◆ 課題の指示
提示テキストのうち「砂原 僕も教科書をそのまま使」から「よねってことを言っています。」までを、両端も含めて一字一句そのまま打ち直してください。

専修大学法学部教授 伊藤武〔Ito Takeshi〕

神戸大学大学院法学研究科准教授 砂原庸介〔Sunahara Yosuke〕

大阪市立大学大学院法学研究科准教授 稗田健志〔Hieda Takeshi〕

神戸大学大学院法学研究科教授 多湖淳〔Tago Atsushi〕

砂原庸介,稗田健志,多湖淳/著
A5判,250頁,
本体1,900円+税

多湖 砂原さんと稗田さん、お2人はこの『政治学の第一歩』を使ってみて、1年生がゲームみたいなところから入るのに対して、どういうリアクションを得てます?数字や数式なんか見たくないって学生の話もさっきあったけど。

稗田 僕はこの教科書を使って、大阪市立大学と神戸大学で授業をしているのですけれど、そこまで拒否反応みたいなものは出てないです。そこまで難しい微分積分だとか線形代数だとかが出てくるわけじゃなくて、初歩的な足し算・引き算レベルとあとはロジックだけじゃないですか。それを囚人のジレンマのチャートを見せて、パワーポイントでAが行動するときBがどうのこうのというのを光らせながらやって、授業中に利得はいくつと訊いたりすると「ええっと……」とか言いながら計算してくれていて、まあ大丈夫だとは思っていますけどね。

砂原 僕も教科書をそのまま使うわけではないですけど、基本的に教科書に書いているように話を進めていって、その途中でたまに思いついた設例でこういう利得ってありうるよねって話をしますね。就職活動とかの話も出して、結局皆さんの行動ってこんな感じで、企業や経営者の側はこうでしょとか言いながら話をしたりすることもあって、適当に数字を入れながら話をすることがあります。

 その延長で言うと、学生と普段喋っていると、政治っていうものを見るときに、自分たちとは違う何かであるみたいなものととらえがちで、「権力」とか特にそういうものとしてとらえているように感じます。つまり、権力っていうのは自分と違う世界の出来事だと。自分のこととして感じてもらうために、僕がさっき言った授業中の話をするときなど、僕が「権力」をもっていたとしても君らの後ろに二人羽織をして文字を書かせても勉強じゃないでしょって。結局自分たちで自分たちを動かさないといけない、そういうのも権力の1つの作用なわけだから、そういう皆さんを動かす構造を考える必要があるよねってことを言っています。

◆ 抜粋データ
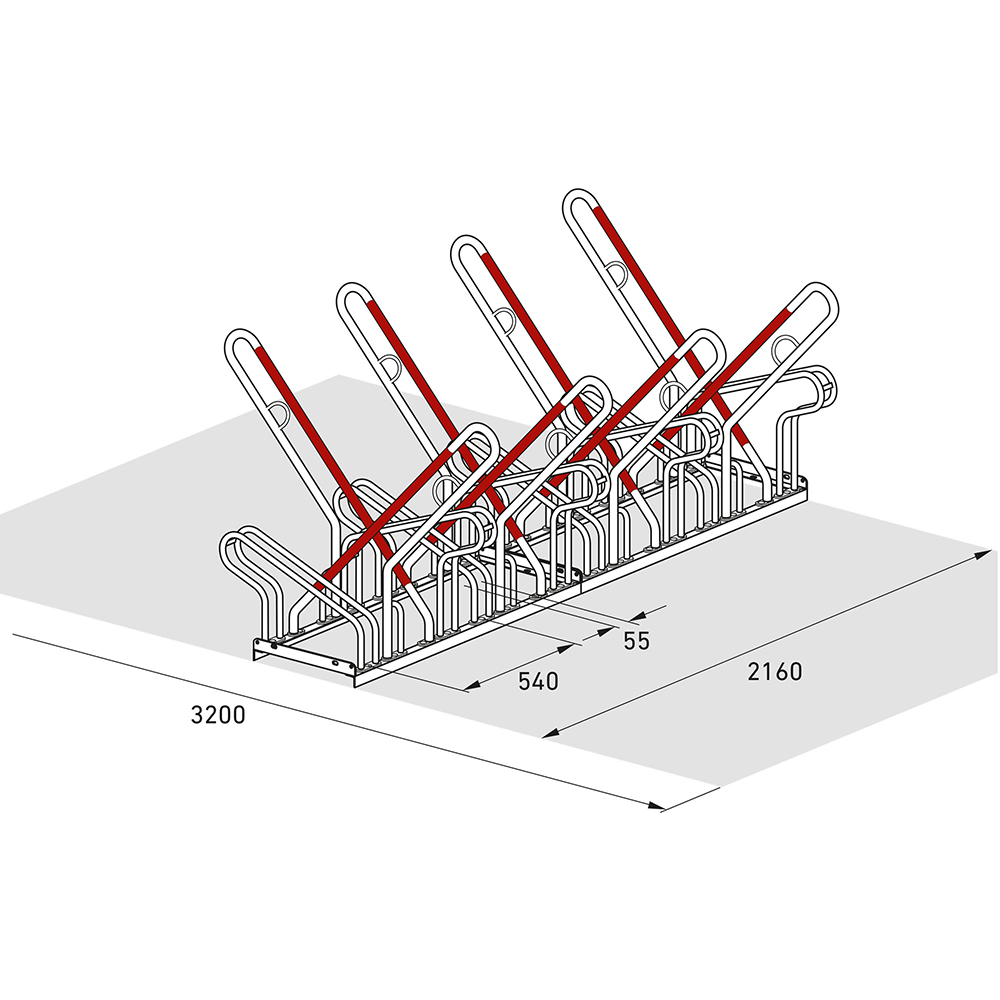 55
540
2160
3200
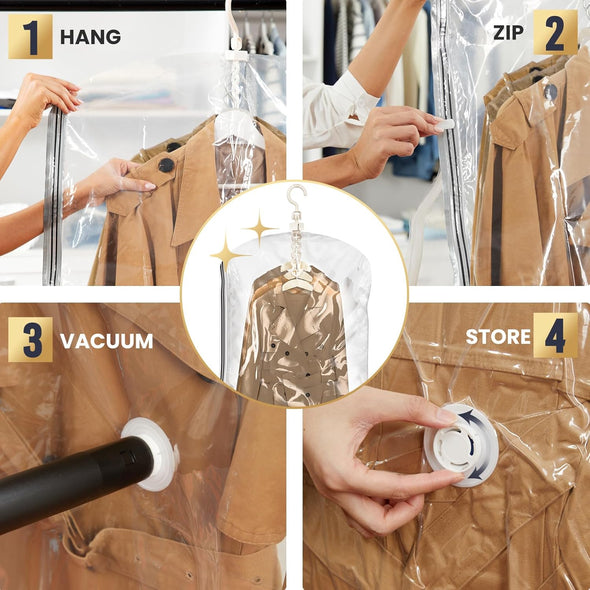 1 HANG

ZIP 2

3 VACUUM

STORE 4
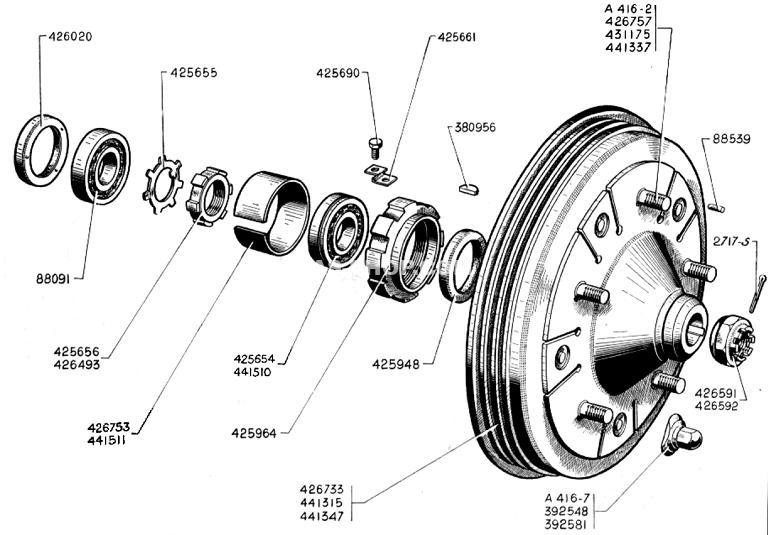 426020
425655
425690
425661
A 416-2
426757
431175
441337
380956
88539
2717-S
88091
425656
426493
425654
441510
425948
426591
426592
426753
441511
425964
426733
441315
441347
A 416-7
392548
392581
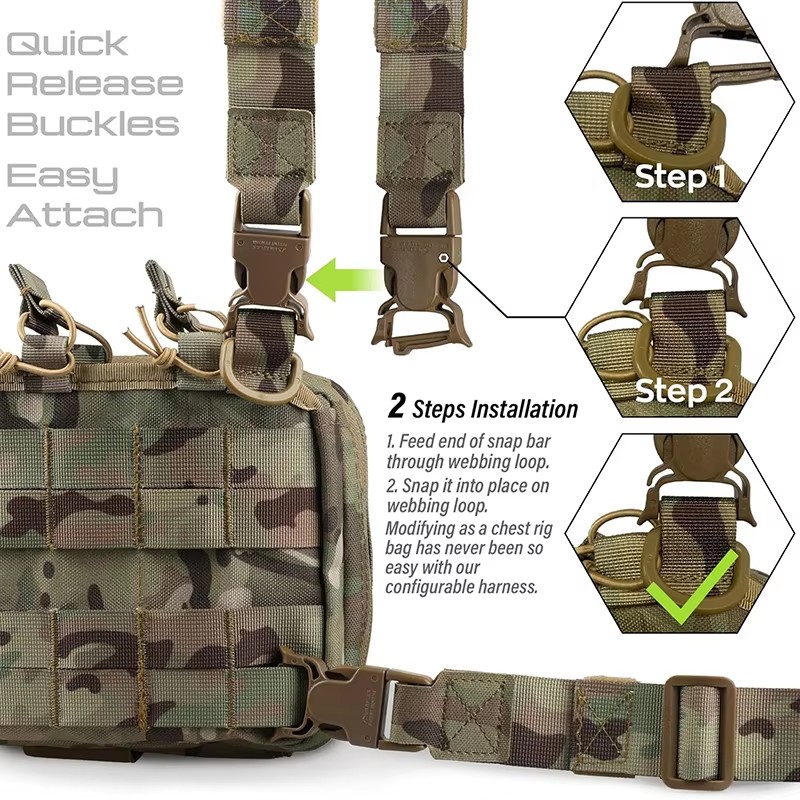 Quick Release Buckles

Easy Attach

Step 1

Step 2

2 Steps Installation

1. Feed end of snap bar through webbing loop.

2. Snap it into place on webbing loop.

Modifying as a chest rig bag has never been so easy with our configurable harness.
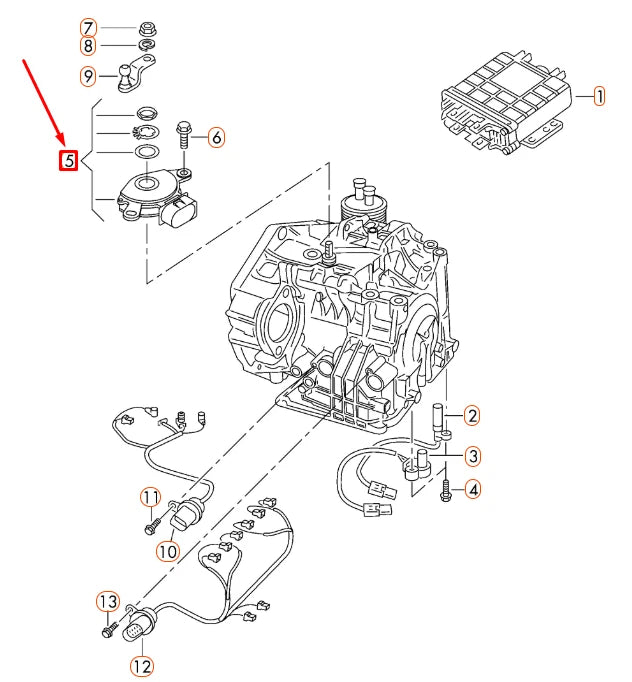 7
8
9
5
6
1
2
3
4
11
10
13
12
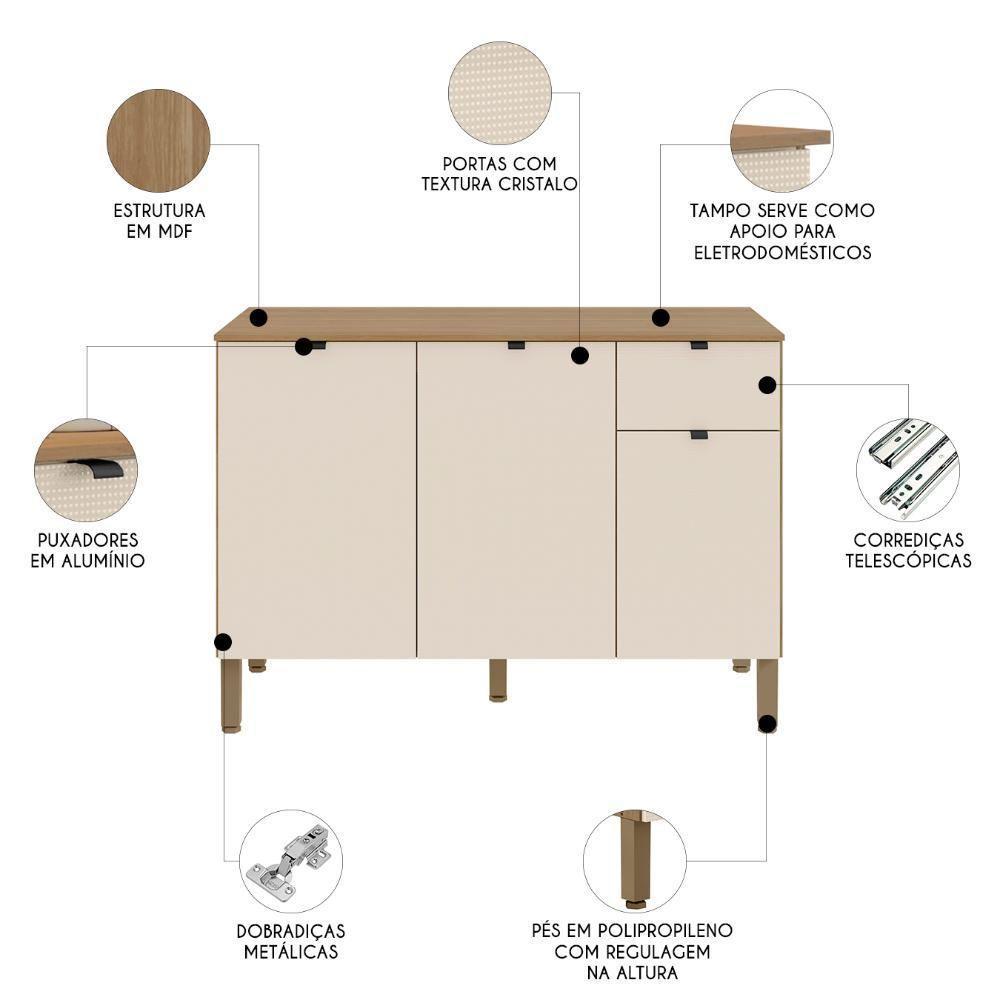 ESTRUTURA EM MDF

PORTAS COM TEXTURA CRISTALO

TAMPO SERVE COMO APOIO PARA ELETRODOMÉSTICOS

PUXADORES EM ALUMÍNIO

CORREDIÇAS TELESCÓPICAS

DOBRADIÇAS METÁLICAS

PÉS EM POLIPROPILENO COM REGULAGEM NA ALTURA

◆ 課題の結果
砂原 僕も教科書をそのまま使うわけではないですけど、基本的に教科書に書いているように話を進めていって、その途中でたまに思いついた設例でこういう利得ってありうるよねって話をしますね。就職活動とかの話も出して、結局皆さんの行動ってこんな感じで、企業や経営者の側はこうでしょとか言いながら話をしたりすることもあって、適当に数字を入れながら話をすることがあります。

 その延長で言うと、学生と普段喋っていると、政治っていうものを見るときに、自分たちとは違う何かであるみたいなものととらえがちで、「権力」とか特にそういうものとしてとらえているように感じます。つまり、権力っていうのは自分と違う世界の出来事だと。自分のこととして感じてもらうために、僕がさっき言った授業中の話をするときなど、僕が「権力」をもっていたとしても君らの後ろに二人羽織をして文字を書かせても勉強じゃないでしょって。結局自分たちで自分たちを動かさないといけない、そういうのも権力の1つの作用なわけだから、そういう皆さんを動かす構造を考える必要があるよねってことを言っています。